[PROBLEM STATEMENT]: Show all lines containing "trap" from the data below.
[Opening DATA TO EXAMINE section]
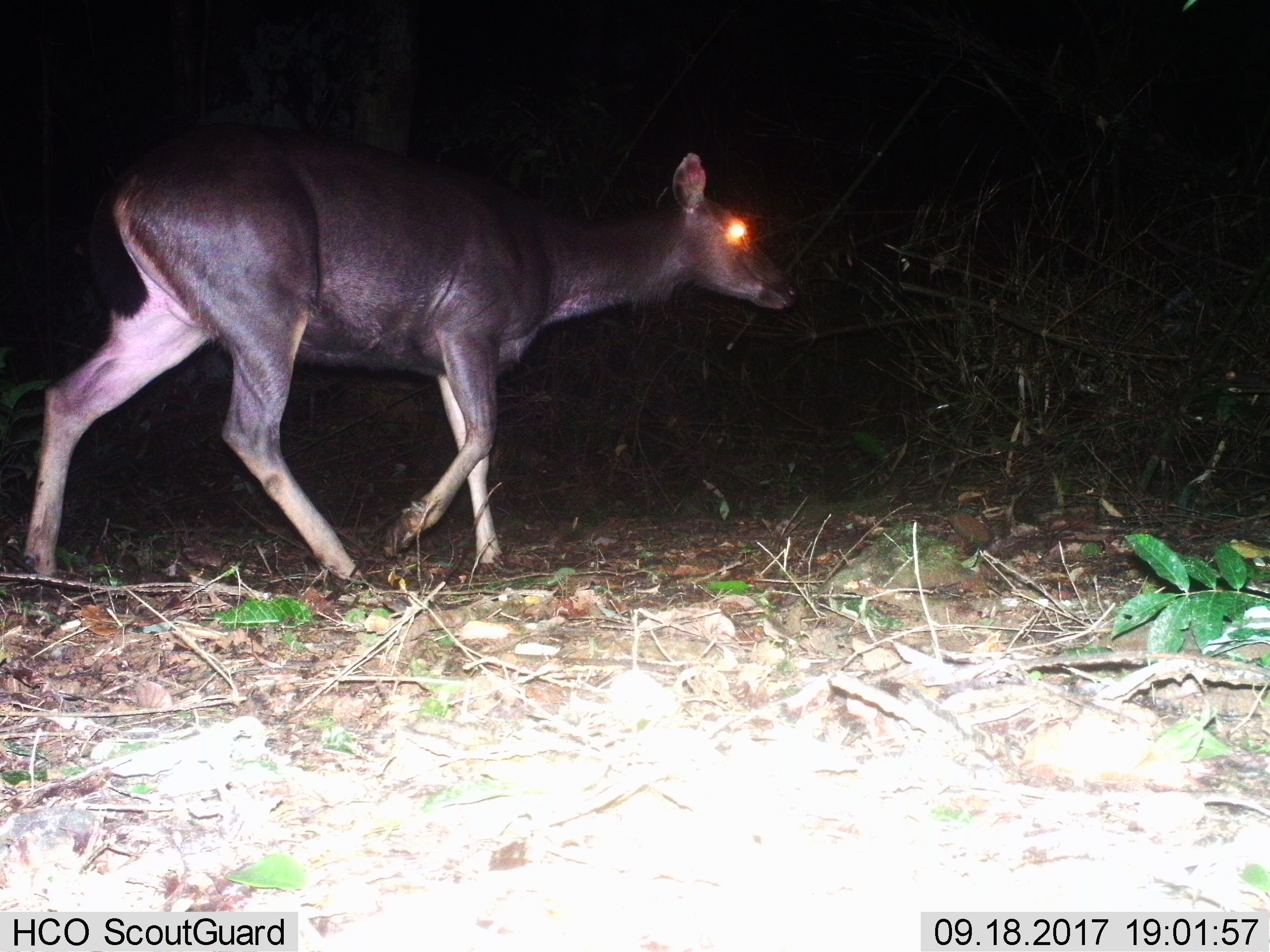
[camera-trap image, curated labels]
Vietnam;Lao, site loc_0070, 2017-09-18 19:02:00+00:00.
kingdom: Animalia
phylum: Chordata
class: Mammalia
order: Artiodactyla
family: Cervidae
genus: Rusa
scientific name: Rusa unicolor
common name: sambar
Sambar (Rusa unicolor). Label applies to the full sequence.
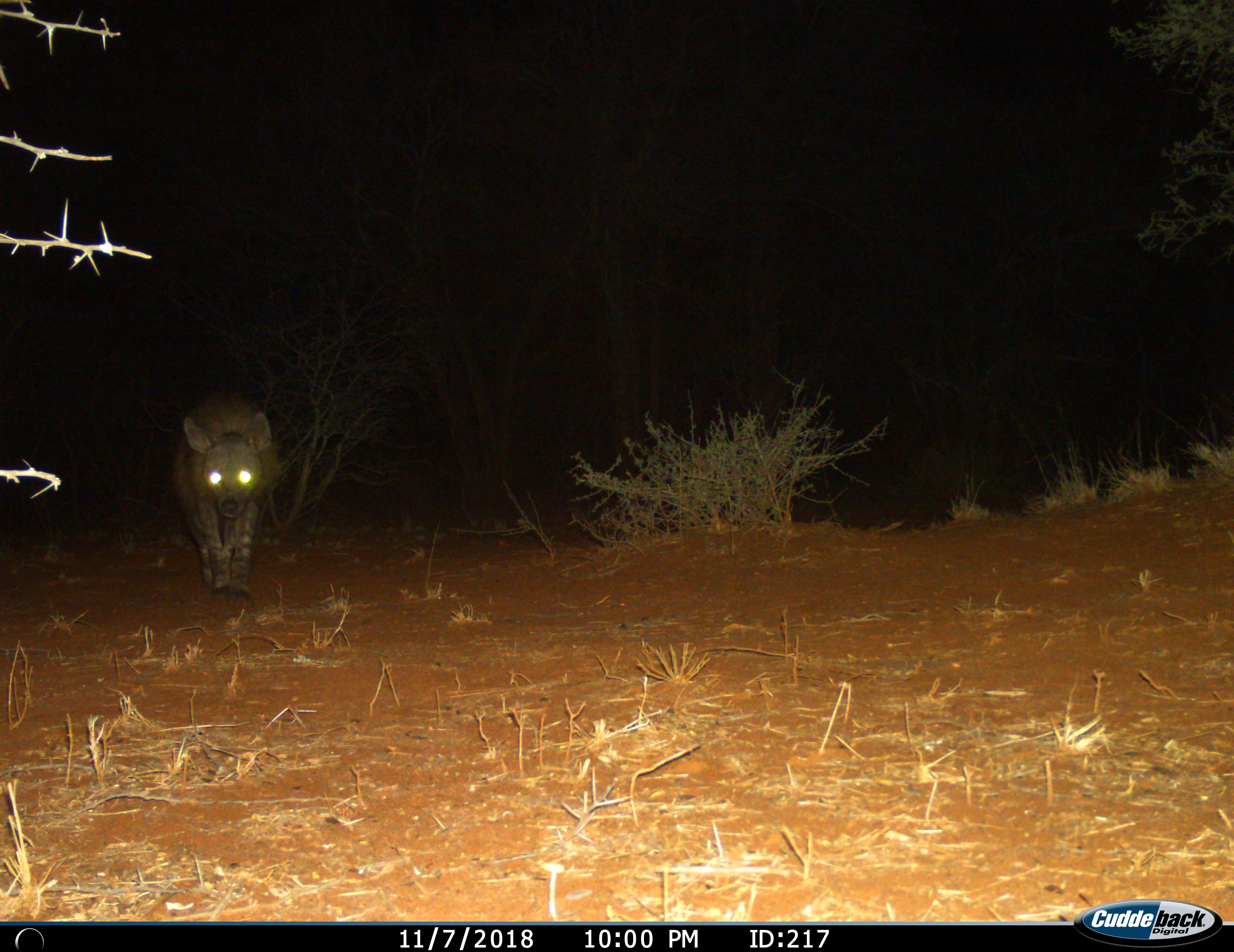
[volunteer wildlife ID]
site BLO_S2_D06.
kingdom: Animalia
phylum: Chordata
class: Mammalia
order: Carnivora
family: Hyaenidae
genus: Parahyaena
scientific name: Parahyaena brunnea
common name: brown hyena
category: hyenabrown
Hyenabrown (brown hyena) (Parahyaena brunnea), count 1. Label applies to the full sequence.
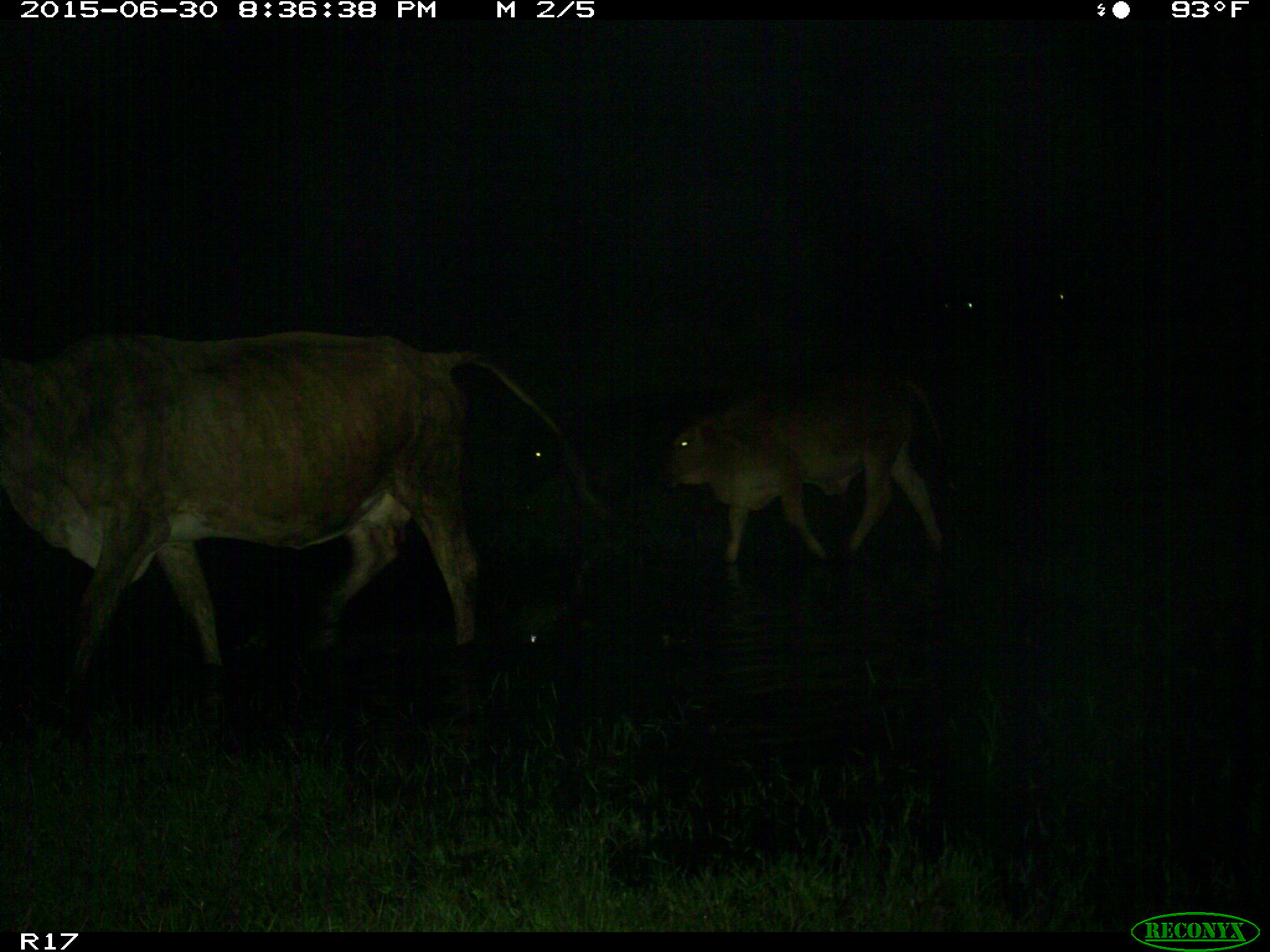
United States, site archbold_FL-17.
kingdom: Animalia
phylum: Chordata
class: Mammalia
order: Artiodactyla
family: Bovidae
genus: Bos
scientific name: Bos taurus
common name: domestic cow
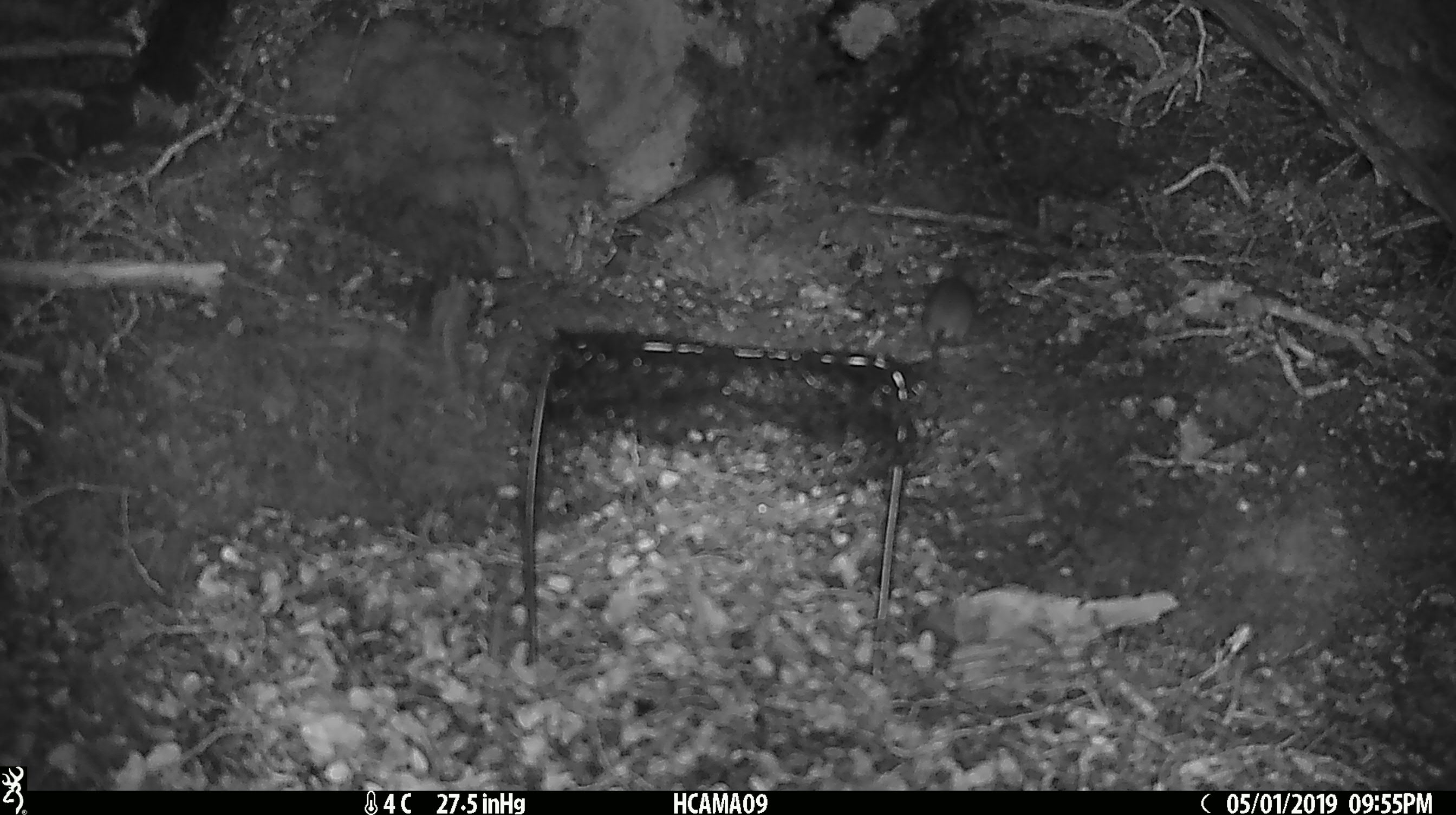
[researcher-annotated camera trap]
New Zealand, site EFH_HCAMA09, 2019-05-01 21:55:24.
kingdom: Animalia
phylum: Chordata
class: Mammalia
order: Rodentia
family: Muridae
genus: Rattus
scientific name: Rattus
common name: rat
[Closing DATA TO EXAMINE section]
[ANSWER TO THIS PROBLEM]:
[camera-trap image, curated labels]
[researcher-annotated camera trap]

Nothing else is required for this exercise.